And indeed, as a measure of the challenge facing us in the World Cup qualifiers, ploughing the Rocks of Bawn is arguably a more apt metaphor than anything to do with the pastureland of East Galway.

Another area that needs looking at, I believe, is the chant “Come on you Boys in Green”. I have no issue with the lyrics. It’s the music – borrowed from “Those were the days, my friends” – that’s the problem.

There are only so many times you can hear 20,000 male voices slaughtering the high note of a song before you appeal to the musical equivalent of Amnesty International – if there is one – to intervene.

Barring that, maybe fans might consider going down an octave. Singing lessons are a possibility too.

As for another veteran chant – “You’ll never beat the Irish” – there’s probably nothing that now needs to be said. I knew it should never have started against Spain. At most it should have been on the bench, for use – after about 93 minutes – in the miraculous event of the game still being scoreless.

But I took no pleasure in seeing it limp off the pitch in the fourth minute, already humiliated. The only time I subsequently heard it sung at the tournament was – bizarrely – by Polish fans, on they night their team was knocked out.

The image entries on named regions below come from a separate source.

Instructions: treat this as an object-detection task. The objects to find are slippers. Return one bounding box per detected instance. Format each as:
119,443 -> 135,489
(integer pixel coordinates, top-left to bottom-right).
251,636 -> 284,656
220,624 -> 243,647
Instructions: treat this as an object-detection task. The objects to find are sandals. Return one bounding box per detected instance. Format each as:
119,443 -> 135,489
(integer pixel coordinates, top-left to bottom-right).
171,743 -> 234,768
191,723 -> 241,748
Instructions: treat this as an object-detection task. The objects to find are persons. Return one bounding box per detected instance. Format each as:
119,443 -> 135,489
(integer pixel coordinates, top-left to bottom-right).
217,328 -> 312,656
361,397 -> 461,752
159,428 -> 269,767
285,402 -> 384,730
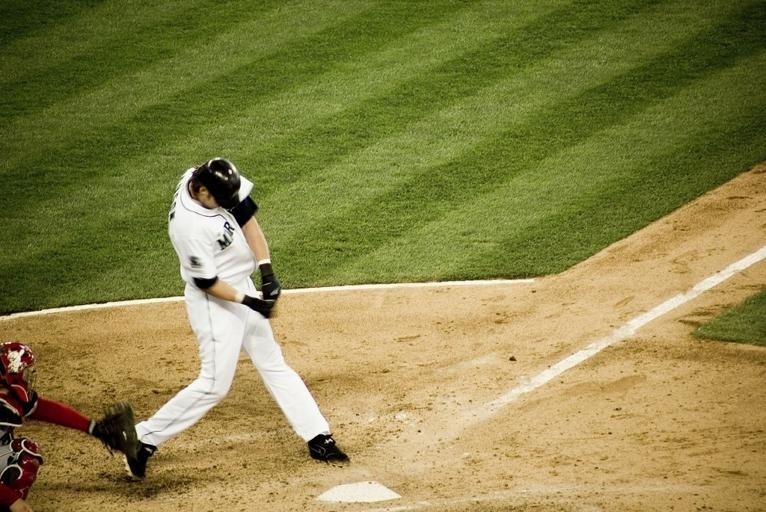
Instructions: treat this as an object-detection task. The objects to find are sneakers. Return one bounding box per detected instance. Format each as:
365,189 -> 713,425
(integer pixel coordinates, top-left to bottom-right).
308,433 -> 349,463
124,441 -> 157,479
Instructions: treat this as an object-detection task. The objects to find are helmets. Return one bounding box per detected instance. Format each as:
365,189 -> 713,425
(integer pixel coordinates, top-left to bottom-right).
202,158 -> 240,210
0,342 -> 40,395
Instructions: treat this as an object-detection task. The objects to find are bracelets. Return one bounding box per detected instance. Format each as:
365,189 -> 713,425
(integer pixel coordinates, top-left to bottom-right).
234,292 -> 246,303
258,258 -> 271,265
88,417 -> 96,433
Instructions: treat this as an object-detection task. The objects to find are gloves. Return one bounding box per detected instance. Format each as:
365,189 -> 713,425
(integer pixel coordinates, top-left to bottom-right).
258,262 -> 281,302
240,295 -> 273,318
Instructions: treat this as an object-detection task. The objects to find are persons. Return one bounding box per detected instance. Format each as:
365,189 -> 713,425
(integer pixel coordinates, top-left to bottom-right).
0,339 -> 139,512
114,156 -> 351,479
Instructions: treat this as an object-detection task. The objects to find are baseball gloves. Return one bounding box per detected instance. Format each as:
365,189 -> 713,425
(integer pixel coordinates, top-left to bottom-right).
102,403 -> 136,458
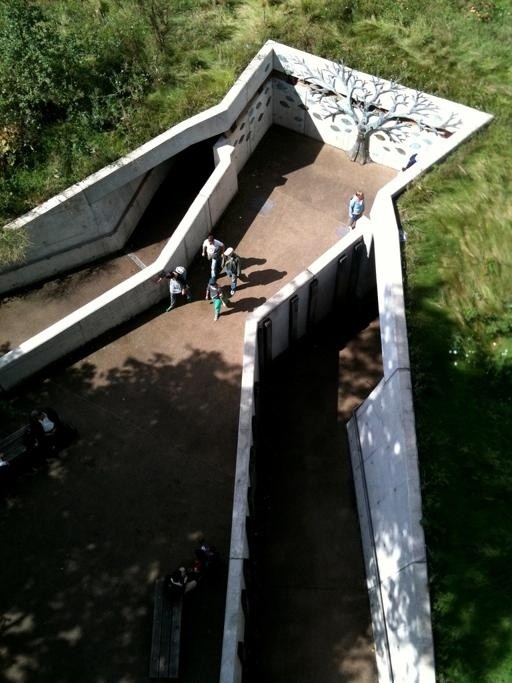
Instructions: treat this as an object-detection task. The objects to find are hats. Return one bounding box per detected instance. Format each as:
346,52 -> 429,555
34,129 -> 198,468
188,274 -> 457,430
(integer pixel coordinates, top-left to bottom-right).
209,278 -> 215,284
224,247 -> 233,256
356,192 -> 363,200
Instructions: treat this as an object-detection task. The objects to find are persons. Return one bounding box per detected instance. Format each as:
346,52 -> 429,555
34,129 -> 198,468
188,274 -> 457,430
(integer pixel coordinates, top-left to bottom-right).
164,537 -> 221,600
204,276 -> 230,321
201,232 -> 226,278
154,266 -> 194,313
346,190 -> 365,230
219,246 -> 243,296
1,410 -> 79,492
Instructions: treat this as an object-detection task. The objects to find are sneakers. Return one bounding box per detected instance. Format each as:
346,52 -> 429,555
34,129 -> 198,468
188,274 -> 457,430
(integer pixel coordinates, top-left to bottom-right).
231,291 -> 234,295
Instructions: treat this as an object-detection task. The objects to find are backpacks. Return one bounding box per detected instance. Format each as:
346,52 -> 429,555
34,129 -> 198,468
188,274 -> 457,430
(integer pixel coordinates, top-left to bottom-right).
175,267 -> 186,278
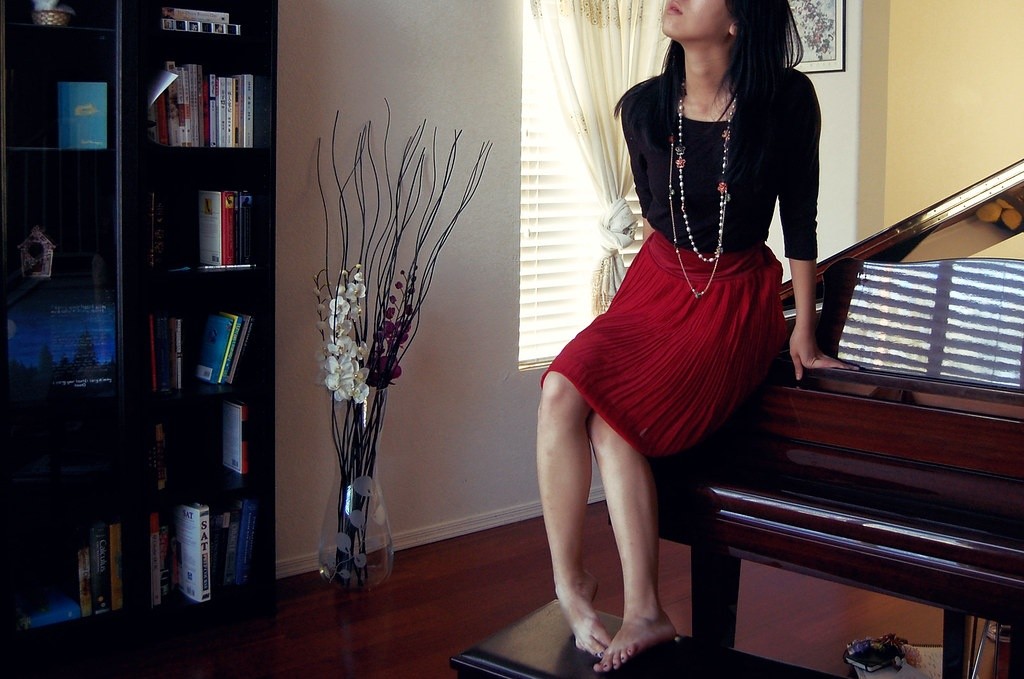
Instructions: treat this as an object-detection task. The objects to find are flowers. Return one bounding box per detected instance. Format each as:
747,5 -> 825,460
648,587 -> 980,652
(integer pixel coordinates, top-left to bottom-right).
314,97 -> 493,594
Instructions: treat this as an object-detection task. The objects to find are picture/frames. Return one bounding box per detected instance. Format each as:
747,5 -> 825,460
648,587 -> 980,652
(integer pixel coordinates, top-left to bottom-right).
785,0 -> 846,75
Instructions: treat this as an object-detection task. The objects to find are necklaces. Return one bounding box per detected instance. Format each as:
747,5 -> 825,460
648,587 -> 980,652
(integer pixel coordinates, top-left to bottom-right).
659,65 -> 741,300
674,56 -> 738,262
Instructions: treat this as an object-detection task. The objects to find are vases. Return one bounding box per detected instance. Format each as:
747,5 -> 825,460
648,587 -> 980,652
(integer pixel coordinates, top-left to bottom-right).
318,386 -> 396,593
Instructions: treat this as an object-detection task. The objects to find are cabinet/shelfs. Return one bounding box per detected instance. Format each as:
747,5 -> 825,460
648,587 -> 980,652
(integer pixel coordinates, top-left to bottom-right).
606,152 -> 1024,679
1,0 -> 279,651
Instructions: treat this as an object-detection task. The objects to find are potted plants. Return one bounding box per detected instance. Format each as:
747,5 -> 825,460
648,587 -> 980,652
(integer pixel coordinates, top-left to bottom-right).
845,634 -> 923,678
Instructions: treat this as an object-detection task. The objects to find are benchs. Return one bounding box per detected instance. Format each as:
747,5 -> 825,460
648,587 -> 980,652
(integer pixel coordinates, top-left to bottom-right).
449,598 -> 844,679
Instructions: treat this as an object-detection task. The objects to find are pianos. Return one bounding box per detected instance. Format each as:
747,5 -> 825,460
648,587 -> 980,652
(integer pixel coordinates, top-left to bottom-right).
649,156 -> 1024,679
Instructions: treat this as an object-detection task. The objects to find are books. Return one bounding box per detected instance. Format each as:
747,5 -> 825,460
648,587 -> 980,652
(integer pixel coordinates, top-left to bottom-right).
2,4 -> 281,629
853,639 -> 980,679
844,639 -> 905,673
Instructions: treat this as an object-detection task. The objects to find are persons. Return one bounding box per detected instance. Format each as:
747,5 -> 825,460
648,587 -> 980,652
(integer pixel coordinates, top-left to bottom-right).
531,0 -> 860,672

In any case, the chant has been a good servant to Ireland: at its best during those many famous 1-1 victories of the Charlton and McCarthy eras. It should have retired after the 2002 World Cup. Now that it finally has – surely – I wish it well.

Those are particular issues for the fans’ performance review, all easily addressed. A more worrying aspect of Euro 2012 was a notion haunting me throughout the Italy game: that somehow the whole wonderful-Irish-fans phenomenon had descended into self-parody.

It was one thing to sing through the Spanish debacle. That was kind-of heroic: it made the TV news in Germany, as many people there told me on the way back. Against Italy, though, it had begun to look like we were wallowing in defeat.

Then again, what were people to do? These were unprecedented circumstances. Never in any previous tournament had the team been eliminated so early, with so little to cheer. In fact, as an accompaniment to the on-field action – which is what they’re supposed to be – supporters really had nothing to work with from the moment Croatia went 3-1 up.

It was like a team having to play without the ball. Except, actually, that’s what Trapattoni’s Ireland does most of the time, so maybe it’s not a good simile. But anyway, it was an entirely new situation fans found themselves in.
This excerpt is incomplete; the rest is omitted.